§ **Work instructions**: Print the lines from the one containing "Is the green" through the one containing "Answer: (C) point", inclusive, reproducing them exactly and nothing else.

==========

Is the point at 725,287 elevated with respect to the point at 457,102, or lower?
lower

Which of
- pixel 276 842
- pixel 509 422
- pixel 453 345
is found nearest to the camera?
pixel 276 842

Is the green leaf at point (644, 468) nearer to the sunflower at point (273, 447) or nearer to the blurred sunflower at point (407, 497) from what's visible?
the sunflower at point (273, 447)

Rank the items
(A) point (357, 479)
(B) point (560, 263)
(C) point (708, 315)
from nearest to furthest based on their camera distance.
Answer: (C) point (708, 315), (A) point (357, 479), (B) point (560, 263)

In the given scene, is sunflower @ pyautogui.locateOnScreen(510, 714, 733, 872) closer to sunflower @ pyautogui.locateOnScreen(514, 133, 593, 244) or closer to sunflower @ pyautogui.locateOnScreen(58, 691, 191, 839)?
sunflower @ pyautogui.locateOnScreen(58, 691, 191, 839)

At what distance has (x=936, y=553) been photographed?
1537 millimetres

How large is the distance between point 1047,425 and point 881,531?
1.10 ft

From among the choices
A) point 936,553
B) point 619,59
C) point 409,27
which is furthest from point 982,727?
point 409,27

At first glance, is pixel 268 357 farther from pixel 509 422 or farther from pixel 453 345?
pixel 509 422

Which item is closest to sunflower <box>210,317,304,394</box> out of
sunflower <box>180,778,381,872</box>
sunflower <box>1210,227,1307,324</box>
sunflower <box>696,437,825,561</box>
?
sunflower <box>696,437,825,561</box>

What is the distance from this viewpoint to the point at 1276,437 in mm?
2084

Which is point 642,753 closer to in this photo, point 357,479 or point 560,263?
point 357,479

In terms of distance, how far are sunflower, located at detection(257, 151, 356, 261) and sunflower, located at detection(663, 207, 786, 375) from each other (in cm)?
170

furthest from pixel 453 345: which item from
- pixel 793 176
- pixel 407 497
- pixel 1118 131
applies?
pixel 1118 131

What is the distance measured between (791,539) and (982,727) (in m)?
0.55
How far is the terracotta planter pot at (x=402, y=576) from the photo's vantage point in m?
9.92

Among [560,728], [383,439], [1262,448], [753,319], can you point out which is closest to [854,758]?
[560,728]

==========

§ **The answer**:
Is the green leaf at point (644, 468) nearer to the sunflower at point (273, 447) or nearer to the blurred sunflower at point (407, 497) from what's visible?
the sunflower at point (273, 447)

Rank the items
(A) point (357, 479)
(B) point (560, 263)
(C) point (708, 315)
from nearest to furthest based on their camera distance.
Answer: (C) point (708, 315), (A) point (357, 479), (B) point (560, 263)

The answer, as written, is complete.